**Given records**.
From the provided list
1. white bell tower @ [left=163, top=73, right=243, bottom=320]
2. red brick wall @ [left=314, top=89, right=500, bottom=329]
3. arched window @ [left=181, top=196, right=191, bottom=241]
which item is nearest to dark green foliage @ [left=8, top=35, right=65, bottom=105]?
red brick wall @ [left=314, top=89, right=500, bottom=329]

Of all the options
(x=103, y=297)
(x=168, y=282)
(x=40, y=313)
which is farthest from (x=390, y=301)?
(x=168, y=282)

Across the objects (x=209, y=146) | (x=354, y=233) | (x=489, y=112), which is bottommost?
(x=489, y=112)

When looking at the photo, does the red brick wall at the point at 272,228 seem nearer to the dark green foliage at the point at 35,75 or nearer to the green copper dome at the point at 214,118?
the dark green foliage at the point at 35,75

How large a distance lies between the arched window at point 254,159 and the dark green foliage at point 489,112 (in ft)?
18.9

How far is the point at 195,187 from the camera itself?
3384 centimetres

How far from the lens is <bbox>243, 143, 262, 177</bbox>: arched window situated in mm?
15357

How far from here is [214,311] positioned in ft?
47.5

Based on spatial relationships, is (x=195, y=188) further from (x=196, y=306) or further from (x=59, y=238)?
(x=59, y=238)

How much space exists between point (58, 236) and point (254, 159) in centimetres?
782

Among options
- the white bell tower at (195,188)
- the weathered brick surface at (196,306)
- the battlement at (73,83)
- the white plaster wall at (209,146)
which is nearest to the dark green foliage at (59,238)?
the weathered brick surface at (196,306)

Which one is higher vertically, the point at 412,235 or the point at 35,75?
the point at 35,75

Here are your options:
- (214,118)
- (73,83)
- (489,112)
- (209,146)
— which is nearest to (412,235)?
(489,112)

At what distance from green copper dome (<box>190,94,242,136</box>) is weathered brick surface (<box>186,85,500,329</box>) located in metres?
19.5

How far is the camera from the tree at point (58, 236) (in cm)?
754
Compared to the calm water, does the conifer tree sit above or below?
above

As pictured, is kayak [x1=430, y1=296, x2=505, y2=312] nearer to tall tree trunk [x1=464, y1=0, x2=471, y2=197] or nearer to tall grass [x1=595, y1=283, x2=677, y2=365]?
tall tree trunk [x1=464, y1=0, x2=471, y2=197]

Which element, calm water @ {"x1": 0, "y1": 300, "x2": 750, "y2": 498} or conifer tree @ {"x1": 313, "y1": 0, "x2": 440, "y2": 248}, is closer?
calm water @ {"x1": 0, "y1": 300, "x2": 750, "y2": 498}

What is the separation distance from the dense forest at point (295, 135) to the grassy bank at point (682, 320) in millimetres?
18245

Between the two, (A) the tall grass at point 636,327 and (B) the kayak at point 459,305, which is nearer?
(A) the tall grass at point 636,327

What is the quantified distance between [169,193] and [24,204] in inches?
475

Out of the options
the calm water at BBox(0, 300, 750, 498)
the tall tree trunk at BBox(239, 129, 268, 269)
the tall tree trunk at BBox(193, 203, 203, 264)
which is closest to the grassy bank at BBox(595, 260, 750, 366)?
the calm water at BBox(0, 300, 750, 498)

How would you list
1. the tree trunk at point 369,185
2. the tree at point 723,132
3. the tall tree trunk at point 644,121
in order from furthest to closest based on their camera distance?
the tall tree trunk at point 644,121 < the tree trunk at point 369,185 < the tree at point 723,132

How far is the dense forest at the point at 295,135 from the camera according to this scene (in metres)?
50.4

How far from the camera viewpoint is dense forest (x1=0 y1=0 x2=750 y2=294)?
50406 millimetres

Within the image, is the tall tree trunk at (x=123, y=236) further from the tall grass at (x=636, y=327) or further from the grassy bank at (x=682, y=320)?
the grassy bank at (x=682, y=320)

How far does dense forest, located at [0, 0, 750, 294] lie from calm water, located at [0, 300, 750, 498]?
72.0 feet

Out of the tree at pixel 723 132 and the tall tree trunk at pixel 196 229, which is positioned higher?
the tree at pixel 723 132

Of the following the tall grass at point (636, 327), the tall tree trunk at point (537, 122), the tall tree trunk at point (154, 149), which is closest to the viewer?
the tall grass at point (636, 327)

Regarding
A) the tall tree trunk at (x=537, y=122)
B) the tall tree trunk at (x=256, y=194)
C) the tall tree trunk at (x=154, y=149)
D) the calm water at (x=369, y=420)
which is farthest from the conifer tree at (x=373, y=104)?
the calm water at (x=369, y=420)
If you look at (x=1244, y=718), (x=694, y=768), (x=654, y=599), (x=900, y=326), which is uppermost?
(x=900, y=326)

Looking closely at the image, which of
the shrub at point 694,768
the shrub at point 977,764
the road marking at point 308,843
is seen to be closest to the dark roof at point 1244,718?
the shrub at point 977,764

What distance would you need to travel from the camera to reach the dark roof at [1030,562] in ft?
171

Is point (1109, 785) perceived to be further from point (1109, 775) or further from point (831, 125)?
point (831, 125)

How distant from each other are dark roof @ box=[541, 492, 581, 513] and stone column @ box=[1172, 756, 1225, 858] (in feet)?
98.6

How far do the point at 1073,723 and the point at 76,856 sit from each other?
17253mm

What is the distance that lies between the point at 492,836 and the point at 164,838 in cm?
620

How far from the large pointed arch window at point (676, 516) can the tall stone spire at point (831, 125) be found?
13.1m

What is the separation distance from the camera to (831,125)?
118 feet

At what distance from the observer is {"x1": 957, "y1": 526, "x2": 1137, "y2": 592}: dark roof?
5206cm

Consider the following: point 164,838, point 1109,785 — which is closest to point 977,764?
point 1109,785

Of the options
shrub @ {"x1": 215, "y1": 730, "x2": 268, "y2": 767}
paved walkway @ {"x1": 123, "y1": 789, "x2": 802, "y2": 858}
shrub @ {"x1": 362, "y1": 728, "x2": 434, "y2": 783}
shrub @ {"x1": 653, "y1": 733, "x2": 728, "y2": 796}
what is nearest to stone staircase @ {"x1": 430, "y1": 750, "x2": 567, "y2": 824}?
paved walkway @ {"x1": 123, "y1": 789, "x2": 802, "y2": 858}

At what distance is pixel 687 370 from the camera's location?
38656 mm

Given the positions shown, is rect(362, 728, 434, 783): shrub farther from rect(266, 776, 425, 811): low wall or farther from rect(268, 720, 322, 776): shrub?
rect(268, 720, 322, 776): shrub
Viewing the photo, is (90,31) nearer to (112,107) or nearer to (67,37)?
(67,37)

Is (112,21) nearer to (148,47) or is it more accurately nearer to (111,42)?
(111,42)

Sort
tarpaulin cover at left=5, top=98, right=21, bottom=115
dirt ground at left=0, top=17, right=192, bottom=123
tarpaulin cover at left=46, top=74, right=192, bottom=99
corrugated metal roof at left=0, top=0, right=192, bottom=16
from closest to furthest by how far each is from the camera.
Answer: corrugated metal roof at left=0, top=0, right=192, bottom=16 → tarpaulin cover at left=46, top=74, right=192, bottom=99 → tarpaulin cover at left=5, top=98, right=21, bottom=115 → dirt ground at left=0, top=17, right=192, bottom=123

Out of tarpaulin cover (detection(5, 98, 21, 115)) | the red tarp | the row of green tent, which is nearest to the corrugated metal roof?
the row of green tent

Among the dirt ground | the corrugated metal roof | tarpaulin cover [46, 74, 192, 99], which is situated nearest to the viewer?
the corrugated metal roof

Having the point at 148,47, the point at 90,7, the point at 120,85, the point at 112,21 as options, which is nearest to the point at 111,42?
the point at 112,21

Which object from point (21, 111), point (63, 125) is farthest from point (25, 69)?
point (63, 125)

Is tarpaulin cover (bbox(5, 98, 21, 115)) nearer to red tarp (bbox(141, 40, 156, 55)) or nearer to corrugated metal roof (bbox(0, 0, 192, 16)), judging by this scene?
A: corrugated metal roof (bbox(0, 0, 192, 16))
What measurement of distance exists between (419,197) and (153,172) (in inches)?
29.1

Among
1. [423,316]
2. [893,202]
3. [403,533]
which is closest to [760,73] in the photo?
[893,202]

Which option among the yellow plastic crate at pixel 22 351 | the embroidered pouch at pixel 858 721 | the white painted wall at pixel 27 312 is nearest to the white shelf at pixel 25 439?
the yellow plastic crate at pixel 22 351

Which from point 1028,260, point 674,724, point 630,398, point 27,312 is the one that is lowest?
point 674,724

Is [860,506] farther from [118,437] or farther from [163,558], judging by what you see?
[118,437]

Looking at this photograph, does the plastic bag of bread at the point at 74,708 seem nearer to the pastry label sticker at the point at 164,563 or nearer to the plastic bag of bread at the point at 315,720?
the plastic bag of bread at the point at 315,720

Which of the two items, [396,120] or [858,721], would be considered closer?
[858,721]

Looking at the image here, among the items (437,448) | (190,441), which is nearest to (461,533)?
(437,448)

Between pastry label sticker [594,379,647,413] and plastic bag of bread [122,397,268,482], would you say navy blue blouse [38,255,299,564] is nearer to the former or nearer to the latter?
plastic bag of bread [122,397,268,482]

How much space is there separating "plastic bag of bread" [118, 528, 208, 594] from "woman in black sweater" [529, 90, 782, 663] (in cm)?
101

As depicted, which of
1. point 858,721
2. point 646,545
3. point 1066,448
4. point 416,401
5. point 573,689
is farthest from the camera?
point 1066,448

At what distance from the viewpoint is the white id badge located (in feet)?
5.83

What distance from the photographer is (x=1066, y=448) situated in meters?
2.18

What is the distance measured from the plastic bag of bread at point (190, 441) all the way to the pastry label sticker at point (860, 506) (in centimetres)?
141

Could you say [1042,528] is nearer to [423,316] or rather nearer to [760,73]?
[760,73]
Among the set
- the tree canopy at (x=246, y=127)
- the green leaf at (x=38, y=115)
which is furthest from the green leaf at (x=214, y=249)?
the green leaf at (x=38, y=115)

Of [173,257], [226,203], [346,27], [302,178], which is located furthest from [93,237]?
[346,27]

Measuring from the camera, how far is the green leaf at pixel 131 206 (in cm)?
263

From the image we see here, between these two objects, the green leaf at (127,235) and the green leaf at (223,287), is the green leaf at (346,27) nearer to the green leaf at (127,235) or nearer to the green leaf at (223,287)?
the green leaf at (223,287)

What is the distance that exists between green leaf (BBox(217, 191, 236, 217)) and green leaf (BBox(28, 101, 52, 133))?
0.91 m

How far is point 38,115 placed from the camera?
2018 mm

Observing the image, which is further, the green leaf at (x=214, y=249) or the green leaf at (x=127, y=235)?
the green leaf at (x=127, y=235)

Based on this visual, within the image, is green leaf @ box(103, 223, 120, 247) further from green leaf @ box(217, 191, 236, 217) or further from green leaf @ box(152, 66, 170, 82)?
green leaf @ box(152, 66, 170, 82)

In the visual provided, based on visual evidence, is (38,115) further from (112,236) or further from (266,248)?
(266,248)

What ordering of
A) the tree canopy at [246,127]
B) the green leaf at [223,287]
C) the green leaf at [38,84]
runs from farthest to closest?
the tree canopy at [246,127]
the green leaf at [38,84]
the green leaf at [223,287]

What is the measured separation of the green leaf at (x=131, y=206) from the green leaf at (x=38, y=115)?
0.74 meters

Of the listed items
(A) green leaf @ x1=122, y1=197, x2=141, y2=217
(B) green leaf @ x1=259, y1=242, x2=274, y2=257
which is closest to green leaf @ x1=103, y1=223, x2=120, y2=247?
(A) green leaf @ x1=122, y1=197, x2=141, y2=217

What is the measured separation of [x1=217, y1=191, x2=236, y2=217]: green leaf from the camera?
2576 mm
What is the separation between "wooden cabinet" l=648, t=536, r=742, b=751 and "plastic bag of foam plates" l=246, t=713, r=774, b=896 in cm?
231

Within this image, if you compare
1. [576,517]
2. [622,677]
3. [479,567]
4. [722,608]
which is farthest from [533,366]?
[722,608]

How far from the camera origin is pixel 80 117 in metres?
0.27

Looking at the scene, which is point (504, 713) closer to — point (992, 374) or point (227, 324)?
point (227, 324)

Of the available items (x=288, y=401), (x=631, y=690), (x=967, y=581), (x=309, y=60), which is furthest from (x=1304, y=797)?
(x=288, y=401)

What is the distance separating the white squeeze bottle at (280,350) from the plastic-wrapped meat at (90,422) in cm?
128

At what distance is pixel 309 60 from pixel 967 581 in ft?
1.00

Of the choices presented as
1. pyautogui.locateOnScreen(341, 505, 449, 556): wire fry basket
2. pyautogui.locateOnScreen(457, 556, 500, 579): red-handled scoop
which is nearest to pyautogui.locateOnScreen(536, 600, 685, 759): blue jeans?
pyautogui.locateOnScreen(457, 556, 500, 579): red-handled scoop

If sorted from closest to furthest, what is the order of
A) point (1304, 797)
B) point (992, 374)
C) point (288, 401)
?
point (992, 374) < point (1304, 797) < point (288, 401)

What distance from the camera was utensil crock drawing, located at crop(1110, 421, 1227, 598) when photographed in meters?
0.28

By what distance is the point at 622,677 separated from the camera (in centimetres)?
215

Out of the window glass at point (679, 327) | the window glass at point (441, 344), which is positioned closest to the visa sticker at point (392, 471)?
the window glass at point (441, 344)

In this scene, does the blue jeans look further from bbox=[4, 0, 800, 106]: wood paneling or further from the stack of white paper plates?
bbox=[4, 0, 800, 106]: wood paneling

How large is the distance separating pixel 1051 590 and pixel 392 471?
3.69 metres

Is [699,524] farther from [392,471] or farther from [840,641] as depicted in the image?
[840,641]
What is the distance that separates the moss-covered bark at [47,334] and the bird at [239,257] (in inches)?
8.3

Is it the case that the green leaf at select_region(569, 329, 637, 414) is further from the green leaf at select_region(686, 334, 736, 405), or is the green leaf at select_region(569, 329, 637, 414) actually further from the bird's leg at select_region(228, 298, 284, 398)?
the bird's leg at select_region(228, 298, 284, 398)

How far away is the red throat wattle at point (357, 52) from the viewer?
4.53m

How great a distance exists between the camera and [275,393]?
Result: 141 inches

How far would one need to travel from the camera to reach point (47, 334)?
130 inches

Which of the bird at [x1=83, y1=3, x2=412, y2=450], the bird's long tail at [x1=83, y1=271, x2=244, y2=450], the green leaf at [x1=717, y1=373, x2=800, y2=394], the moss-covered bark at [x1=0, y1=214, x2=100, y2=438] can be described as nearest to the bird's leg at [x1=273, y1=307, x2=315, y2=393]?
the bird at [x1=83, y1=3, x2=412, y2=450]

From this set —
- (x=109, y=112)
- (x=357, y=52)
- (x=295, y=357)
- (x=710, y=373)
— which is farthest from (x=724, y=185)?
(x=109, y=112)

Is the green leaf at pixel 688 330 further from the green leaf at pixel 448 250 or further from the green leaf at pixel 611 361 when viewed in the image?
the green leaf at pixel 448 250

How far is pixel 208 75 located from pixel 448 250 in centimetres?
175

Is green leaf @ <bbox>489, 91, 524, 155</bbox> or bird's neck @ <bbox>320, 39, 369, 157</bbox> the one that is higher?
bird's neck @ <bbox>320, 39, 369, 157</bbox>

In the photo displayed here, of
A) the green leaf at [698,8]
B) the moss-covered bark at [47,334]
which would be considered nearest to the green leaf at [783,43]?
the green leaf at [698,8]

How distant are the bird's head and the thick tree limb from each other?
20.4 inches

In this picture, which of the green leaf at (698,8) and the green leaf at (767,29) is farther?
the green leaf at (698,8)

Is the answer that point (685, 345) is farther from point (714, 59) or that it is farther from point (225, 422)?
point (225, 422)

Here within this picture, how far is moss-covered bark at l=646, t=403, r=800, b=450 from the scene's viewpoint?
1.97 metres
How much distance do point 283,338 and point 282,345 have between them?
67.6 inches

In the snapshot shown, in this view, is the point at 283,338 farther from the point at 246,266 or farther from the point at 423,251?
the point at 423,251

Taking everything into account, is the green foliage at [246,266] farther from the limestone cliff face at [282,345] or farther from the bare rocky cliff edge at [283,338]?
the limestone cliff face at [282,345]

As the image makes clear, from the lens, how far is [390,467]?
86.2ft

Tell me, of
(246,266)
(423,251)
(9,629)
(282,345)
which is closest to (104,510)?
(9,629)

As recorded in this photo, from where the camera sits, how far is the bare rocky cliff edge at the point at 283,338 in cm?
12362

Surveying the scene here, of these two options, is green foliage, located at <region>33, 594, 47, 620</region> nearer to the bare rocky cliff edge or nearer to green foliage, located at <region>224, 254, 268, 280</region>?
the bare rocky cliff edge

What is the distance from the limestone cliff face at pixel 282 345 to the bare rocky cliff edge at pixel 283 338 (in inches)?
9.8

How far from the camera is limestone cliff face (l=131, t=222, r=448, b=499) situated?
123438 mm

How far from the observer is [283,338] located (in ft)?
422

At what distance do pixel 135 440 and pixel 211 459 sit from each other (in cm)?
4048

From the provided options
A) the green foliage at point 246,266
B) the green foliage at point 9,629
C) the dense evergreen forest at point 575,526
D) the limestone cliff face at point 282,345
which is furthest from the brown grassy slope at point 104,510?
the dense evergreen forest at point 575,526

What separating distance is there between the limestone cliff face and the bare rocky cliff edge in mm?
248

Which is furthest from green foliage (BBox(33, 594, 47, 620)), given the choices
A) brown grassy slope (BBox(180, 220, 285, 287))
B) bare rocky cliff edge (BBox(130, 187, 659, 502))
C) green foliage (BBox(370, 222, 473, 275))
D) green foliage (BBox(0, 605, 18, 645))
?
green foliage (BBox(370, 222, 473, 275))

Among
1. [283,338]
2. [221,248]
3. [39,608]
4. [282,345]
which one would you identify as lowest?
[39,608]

**Task brief**. Will you output the part that opens with the line containing "What separating distance" and closes with the final line of the rows above as a Markdown table, with a No. column numbering each line and a Line column holding its text, leaving out blank lines?

**Solution to this problem**.
| No. | Line |
|---|---|
| 1 | What separating distance is there between the limestone cliff face and the bare rocky cliff edge in mm? |
| 2 | 248 |
| 3 | Which is furthest from green foliage (BBox(33, 594, 47, 620)), given the choices |
| 4 | A) brown grassy slope (BBox(180, 220, 285, 287)) |
| 5 | B) bare rocky cliff edge (BBox(130, 187, 659, 502)) |
| 6 | C) green foliage (BBox(370, 222, 473, 275)) |
| 7 | D) green foliage (BBox(0, 605, 18, 645)) |
| 8 | ? |
| 9 | green foliage (BBox(370, 222, 473, 275)) |
| 10 | Among |
| 11 | 1. [283,338] |
| 12 | 2. [221,248] |
| 13 | 3. [39,608] |
| 14 | 4. [282,345] |
| 15 | which one would you identify as lowest? |
| 16 | [39,608] |